You don’t bolt on company culture at the end of organisational change! Your visioning and strategic planning needs to have the culture called out and prioritised as a significant goal. People need to be brought along for the journey from the start. The culture will evolve as a part of the change process.
How to make it happen
Form multidisciplinary teams
A multidisciplinary team is made up of people with expertise in different specialisms. Don’t group people with the same specialism together. Mix designers with developers, researchers and analysts. This will allow for cross-pollination, empathy, and respect for each other's disciplines.
As a team working toward a common goal, you will learn and grow together. You will celebrate success and gain a deeper understanding of how to best serve user needs.
Take an informal route if it is not possible to formally reorganise around multidisciplinary teams. Start by connecting with people across different teams over coffee and watch how communities of practice emerge!
Be careful, be inclusive and build trust
To get the best out of your teams, you need to ensure that they feel safe and secure. As a digital leader your role is as much about looking after your people as it is in leading the vision. Establishing trust and a safe place is essential to deliver long-term success. Get to know your team and what motivates them. Show them that you care and that you have their backs. Make sure they can play to their strengths, recognising that not everybody is like you. Make it clear that it’s ok to make mistakes and that no single person is to blame.

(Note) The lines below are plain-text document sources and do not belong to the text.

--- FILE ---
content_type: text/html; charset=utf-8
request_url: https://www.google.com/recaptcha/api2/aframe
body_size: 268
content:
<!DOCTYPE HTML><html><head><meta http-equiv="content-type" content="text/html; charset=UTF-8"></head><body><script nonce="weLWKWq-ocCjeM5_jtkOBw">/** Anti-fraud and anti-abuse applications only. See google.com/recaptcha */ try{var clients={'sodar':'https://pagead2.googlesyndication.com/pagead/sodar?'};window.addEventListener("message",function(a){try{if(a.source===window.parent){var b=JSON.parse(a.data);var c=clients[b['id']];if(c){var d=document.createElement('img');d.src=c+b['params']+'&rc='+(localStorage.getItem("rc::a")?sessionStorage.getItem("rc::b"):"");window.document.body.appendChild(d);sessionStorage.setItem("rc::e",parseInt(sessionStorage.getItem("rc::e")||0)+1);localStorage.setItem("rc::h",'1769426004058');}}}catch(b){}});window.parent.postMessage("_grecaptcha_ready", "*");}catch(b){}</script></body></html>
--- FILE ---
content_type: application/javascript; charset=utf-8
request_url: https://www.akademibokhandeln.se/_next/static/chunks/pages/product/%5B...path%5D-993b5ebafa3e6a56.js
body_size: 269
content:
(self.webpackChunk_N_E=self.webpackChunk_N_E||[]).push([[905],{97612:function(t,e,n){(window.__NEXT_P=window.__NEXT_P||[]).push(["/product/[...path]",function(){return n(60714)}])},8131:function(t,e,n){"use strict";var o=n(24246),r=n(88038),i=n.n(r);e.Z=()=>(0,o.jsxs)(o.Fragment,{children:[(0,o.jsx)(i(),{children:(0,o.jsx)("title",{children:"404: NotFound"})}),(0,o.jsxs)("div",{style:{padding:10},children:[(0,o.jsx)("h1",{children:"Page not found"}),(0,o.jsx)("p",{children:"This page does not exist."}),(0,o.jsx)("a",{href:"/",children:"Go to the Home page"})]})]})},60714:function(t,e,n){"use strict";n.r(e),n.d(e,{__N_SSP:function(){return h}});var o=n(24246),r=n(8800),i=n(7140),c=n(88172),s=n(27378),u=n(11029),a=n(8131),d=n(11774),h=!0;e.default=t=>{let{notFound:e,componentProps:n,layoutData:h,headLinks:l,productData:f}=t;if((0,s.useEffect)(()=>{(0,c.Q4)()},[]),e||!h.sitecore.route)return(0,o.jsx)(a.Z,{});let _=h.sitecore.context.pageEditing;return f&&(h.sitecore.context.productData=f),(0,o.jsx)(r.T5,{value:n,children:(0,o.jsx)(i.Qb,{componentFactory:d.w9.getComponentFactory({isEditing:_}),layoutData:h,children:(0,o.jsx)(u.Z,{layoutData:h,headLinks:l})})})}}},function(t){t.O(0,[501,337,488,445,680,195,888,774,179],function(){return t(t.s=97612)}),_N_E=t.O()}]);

A team needs to understand its mission. Motivate your team by clearly establishing SMART objectives that work toward an inspirational vision. Align objectives to your company strategy so the team can see how they are contributing value and know their worth.
Clarify roles and responsibilities
People in the team need to understand where they fit in. Make sure everybody knows what they are going to bring to the table. Remove any ambiguity and make sure they are proud of their job descriptions. Work with them as individuals and collectively as a team to flesh out the boundaries of responsibility. Similarly, before getting to work with meetings and workshops, make sure everybody knows what role they will be playing for the duration. If everybody thinks they are leading a workshop, you’ll get chaos!
Design a clear and achievable career path
Help your team understand where the possibilities lie. Spend time understanding their ambitions. Design achievable career paths with clear and realistic competencies. Provide training and development opportunities to help them grow. Seek out useful conferences to attend and, better still, run a session. Get your team out there and build their reputation! Pay attention to what your staff tell you about their hopes for the future and do your best to help support their goals.
Celebrate success, learn from mistakes
No project will be a complete failure. We learn and grow by our mistakes. It’s rare that a digital team is saving lives but if you are, put as many quality assurance measures and fail-safes into the service as you can. When things don’t go to plan, objectives aren’t met and a vision is not achieved, don’t beat yourselves up. Don’t look for somebody to blame. Take collective responsibility and learn the lessons that have revealed themselves to you. Share your findings so others can understand why it went wrong. Celebrate successes. Even in failing projects, there will be small wins. Acknowledge them and do something fun.
Organisational change is hard. It takes perseverance and constant effort. It needs to become a habit. Make sure you involve your people across all levels of the organisation, give them a voice and ensure they are heard. Allow people to play to their strengths and you’ll be well on your way to shifting the culture in the right direction!